## START Text extract

Monday, June 8, 2015 | 2 a.m.
The history of the western United States during the 20th century was written with an abundance of water, as torrential flows poured down the Colorado River from the Rocky Mountains down to the Gulf of Mexico, giving rise along the way to sprawling metropolises and millions of acres of farmland.
Today, the river feeds a seven-state basin that is home to 40 million people, 5.5 million acres of farmland, 22 Native American tribes and 11 national parks.
But as a historically severe drought enters its 15th year, the growth and prosperity of the West are in jeopardy. With the drought showing no signs of relenting, it’s becoming increasingly likely the future of the western United States in the 21st century will be defined not by excess but by a lack of water and the great lengths governments, residents, businesses and farmers will go to survive.
Already, pieces of the blueprint for adapting to this new reality are beginning to emerge. Spurred by a lack of snowfall in the Sierra Nevada Mountains that has compounded the already difficult situation on the Colorado River, California ramped up conservation efforts to unprecedented levels over the past two months. Gov. Jerry Brown called for a 25 percent cut in municipal water use over the next year, while the agricultural industry pledged to cut water use by 25 percent to try to avoid steeper cuts in the future.
Las Vegas also has done its part for now, investing more than $1 billion in new intake and pumping facilities at Lake Mead while undertaking conservation measures that cut water consumption by 23 percent, even as the valley’s population grew by half a million people.
Still, there’s a real chance the measures alone won’t be enough. New solutions — both technical and political — will need to be found. There’s no silver bullet to solving the West’s water woes, but experts say a combination of aggressive conservation, especially in agriculture, plus tapping new and recycled water sources, offers a realistic path forward.
The politics of a shortage
For all the damage it has done, the drought has at least one upside: It forced the seven states that share the Colorado River’s water to put aside their differences in order to survive.
The pinnacle of the new era of cooperation came in a 2007 agreement that called for water distributions to be cut when Lake Mead’s elevation hits 1,075 feet. That point is fast approaching, and the Bureau of Reclamation predicts the first round of cuts could take place in January 2017. Further reductions could kick in when the lake hits 1,050 feet and 1,025 feet.
Arizona plans to weather the cuts by curtailing groundwater recharge efforts and cutting deliveries to farmers with low-priority rights. Cities would be unaffected, at least initially.
Southern Nevada has prepared with conservation, saving enough water that residents and businesses won’t be affected if a portion no longer is available.

## END Text extract
## START Entries

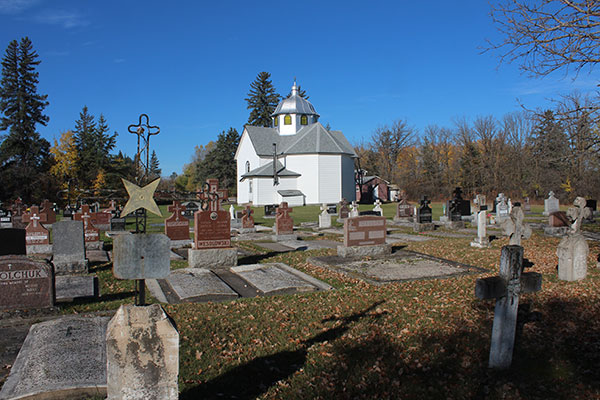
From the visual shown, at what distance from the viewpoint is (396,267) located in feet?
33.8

## END Entries
## START Entries

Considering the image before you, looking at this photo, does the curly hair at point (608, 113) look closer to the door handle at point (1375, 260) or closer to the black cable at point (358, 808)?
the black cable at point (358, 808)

## END Entries

> **Actions to take**
1. In the article on the Colorado River drought, copy the passage starting with "The politics of" and going on through "and 1,025 feet.".
2. List every Lake Mead elevation that the article on the Colorado River drought gives as a point at which water cuts or reductions take effect.

> **The results**
1.
The politics of a shortage
For all the damage it has done, the drought has at least one upside: It forced the seven states that share the Colorado River’s water to put aside their differences in order to survive.
The pinnacle of the new era of cooperation came in a 2007 agreement that called for water distributions to be cut when Lake Mead’s elevation hits 1,075 feet. That point is fast approaching, and the Bureau of Reclamation predicts the first round of cuts could take place in January 2017. Further reductions could kick in when the lake hits 1,050 feet and 1,025 feet.

2.
1,075 feet
1,050 feet
1,025 feet